SHORT TASK:
Rewrite the data below, changing "white door" to "wooden door" and keeping every other part as it is. Omit the pictures from your version.

──────── LISTING ────────

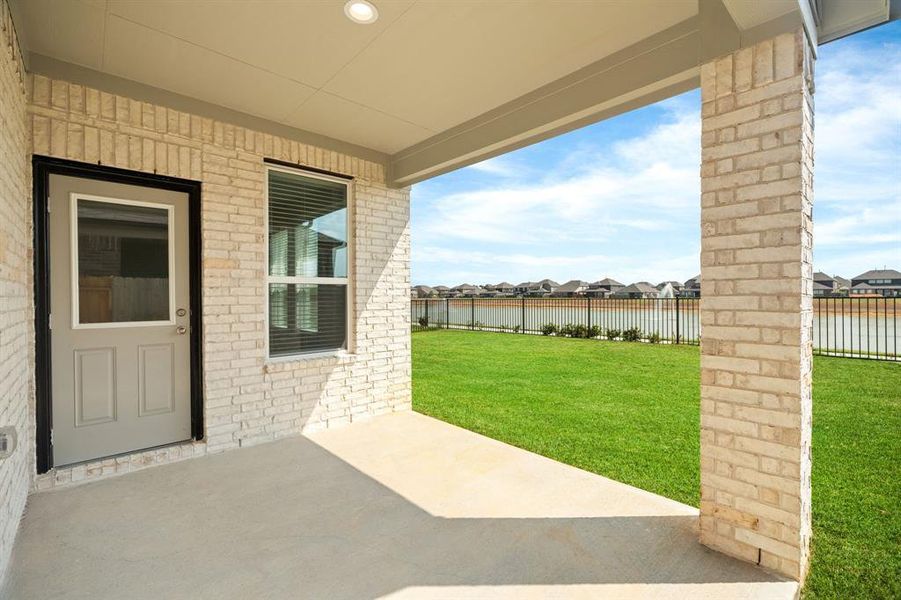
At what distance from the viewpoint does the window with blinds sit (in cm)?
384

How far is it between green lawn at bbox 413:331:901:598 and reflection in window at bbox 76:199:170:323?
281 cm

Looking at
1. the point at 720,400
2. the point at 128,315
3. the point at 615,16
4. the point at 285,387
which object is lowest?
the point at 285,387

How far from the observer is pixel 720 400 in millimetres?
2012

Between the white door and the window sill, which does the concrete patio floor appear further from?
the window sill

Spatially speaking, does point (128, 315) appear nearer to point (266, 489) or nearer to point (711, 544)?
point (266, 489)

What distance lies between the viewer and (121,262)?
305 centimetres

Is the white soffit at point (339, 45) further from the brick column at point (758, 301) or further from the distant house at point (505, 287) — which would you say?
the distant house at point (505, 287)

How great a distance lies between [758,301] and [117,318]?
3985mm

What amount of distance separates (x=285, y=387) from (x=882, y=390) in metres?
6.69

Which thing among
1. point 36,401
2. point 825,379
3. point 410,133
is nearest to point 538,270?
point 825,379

────────

ANSWER IN FULL:
At what distance from the viewpoint does the window with blinds sit (in cm)?
384

How far is it between green lawn at bbox 413:331:901:598 and reflection in window at bbox 76:199:170:323?
281 cm

Looking at
1. the point at 720,400
2. the point at 128,315
3. the point at 615,16
4. the point at 285,387
which object is lowest?
the point at 285,387

How far from the observer is pixel 720 400 in millimetres?
2012

Between the wooden door and the window sill, which does the concrete patio floor appear further from?
the window sill

Spatially speaking, does point (128, 315) appear nearer to point (266, 489) or nearer to point (711, 544)?
point (266, 489)

What distance lies between the viewer and (121,262)?
305 centimetres

Is the white soffit at point (339, 45) further from the brick column at point (758, 301) or further from the distant house at point (505, 287) — which would you say?
the distant house at point (505, 287)

How great a distance lies between [758,301] and [117,318]?
3985mm

What amount of distance separates (x=285, y=387) from (x=882, y=390) in metres?
6.69

Which thing among
1. point 36,401
2. point 825,379
3. point 410,133
is nearest to point 538,270?
point 825,379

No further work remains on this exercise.